Ryan Young (born June 28, 1976 in St. Louis, Missouri) is a former American football offensive tackle in the National Football League for the New York Jets, Houston Texans and Dallas Cowboys. He played college football at Kansas State University.

Early years
Young (nicknamed Big Marker), graduated from Parkway Central High School in Chesterfield, Missouri, in 1994. He played as a two-way tackle, receiving All-state and All-conference (twice) honors. He was a teammate of future NFL player Isaac Byrd. He practiced basketball and participated in the school's choir.

He accepted a football scholarship from Kansas State University, where he was named the starter at left tackle as a sophomore. He received All-Big 12 honors as a senior. He played in the Cotton, Fiesta and Alamo Bowls.

Professional career

New York Jets
Young was selected by the New York Jets in the seventh round (223rd overall) of the 1999 NFL Draft. He started the last seven games at right tackle as a rookie, after Jason Fabini was lost for the season. The next two years he was the regular starter at right tackle and helped to block for All-Pro running back Curtis Martin.

**RECORD EXCERPTS:**
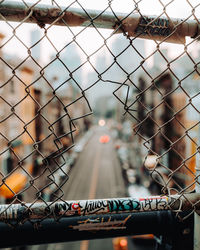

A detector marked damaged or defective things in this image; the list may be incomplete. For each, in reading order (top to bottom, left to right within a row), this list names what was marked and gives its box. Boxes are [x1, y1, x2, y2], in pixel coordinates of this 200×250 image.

rusted metal pipe [0, 0, 199, 43]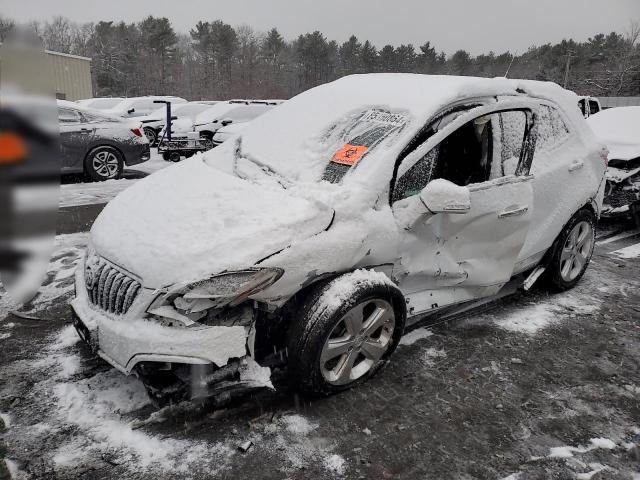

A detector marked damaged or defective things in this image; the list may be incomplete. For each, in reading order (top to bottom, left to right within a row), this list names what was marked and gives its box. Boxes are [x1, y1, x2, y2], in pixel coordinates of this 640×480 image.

shattered side window [322, 109, 408, 184]
shattered side window [536, 105, 568, 151]
parked damaged vehicle [588, 107, 640, 219]
wrecked buick encore [72, 74, 608, 402]
parked damaged vehicle [72, 75, 608, 404]
damaged front bumper [71, 255, 256, 376]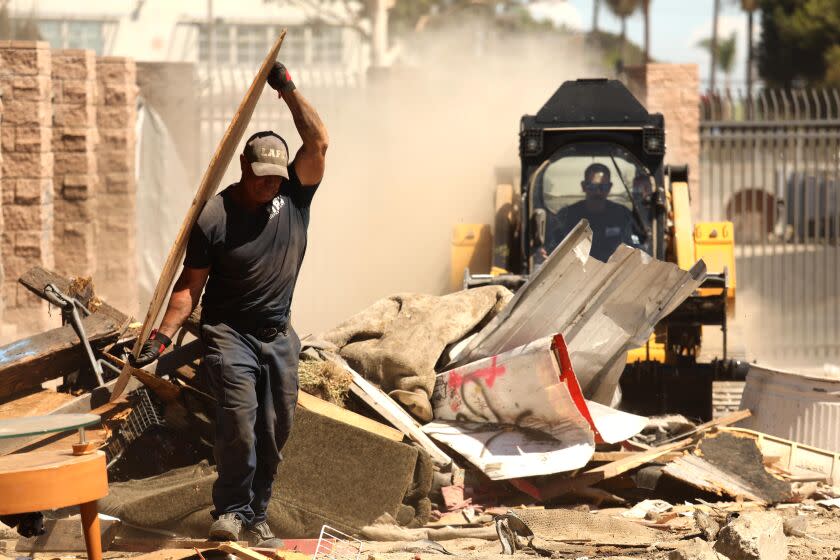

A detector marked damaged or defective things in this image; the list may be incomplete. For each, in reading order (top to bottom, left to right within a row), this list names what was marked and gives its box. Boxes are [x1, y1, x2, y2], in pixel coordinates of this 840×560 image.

broken wood plank [113, 31, 288, 402]
broken wood plank [0, 310, 120, 402]
broken wood plank [296, 390, 406, 442]
broken wood plank [344, 360, 456, 466]
broken wood plank [15, 516, 120, 552]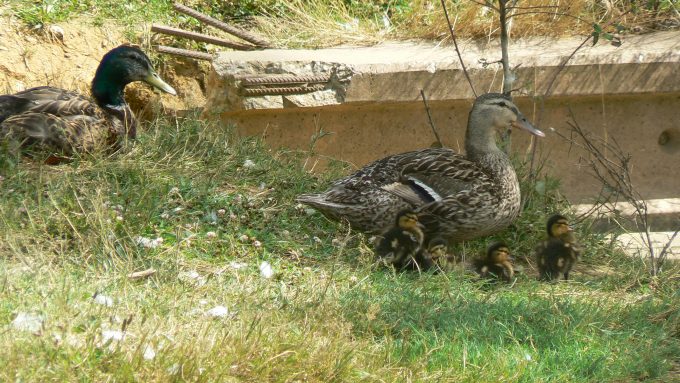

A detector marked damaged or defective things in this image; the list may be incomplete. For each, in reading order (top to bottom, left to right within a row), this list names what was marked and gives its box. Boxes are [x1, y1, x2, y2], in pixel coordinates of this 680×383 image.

rusty rebar [152, 24, 258, 51]
rusty rebar [173, 2, 270, 48]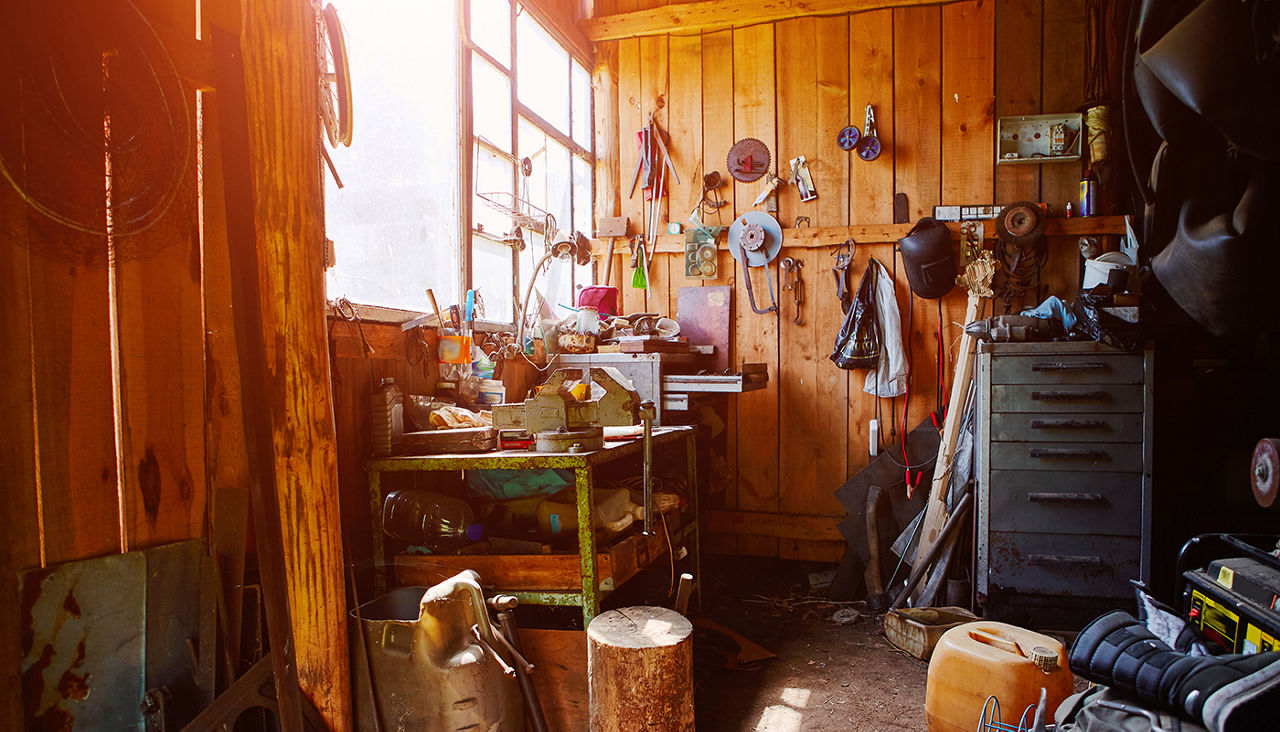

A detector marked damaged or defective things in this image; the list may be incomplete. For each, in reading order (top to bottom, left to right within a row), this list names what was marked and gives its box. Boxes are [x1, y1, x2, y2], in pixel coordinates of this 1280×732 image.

rusty metal sheet [670, 285, 732, 373]
rusty metal sheet [20, 547, 144, 726]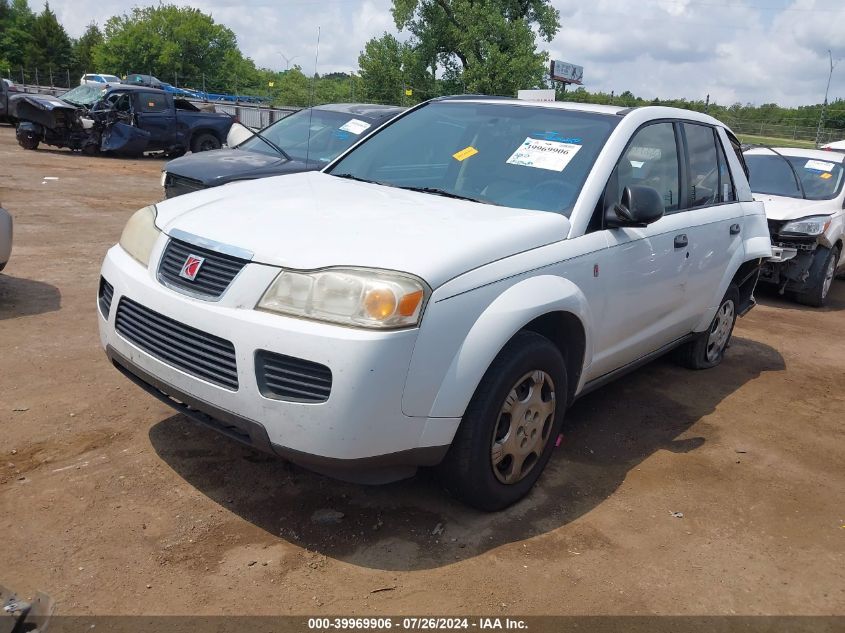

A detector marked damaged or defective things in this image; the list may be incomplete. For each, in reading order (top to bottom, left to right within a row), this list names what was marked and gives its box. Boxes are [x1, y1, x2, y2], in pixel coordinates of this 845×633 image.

damaged dark suv [10, 84, 234, 157]
wrecked car [11, 84, 234, 157]
wrecked car [744, 148, 844, 306]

**YOUR ASSIGNMENT:**
Can you reproduce, word for word, the part of the Ryan Young biography above starting with "Ryan Young (born" and going on through "the school's choir."?

**OUTPUT:**
Ryan Young (born June 28, 1976 in St. Louis, Missouri) is a former American football offensive tackle in the National Football League for the New York Jets, Houston Texans and Dallas Cowboys. He played college football at Kansas State University.

Early years
Young (nicknamed Big Marker), graduated from Parkway Central High School in Chesterfield, Missouri, in 1994. He played as a two-way tackle, receiving All-state and All-conference (twice) honors. He was a teammate of future NFL player Isaac Byrd. He practiced basketball and participated in the school's choir.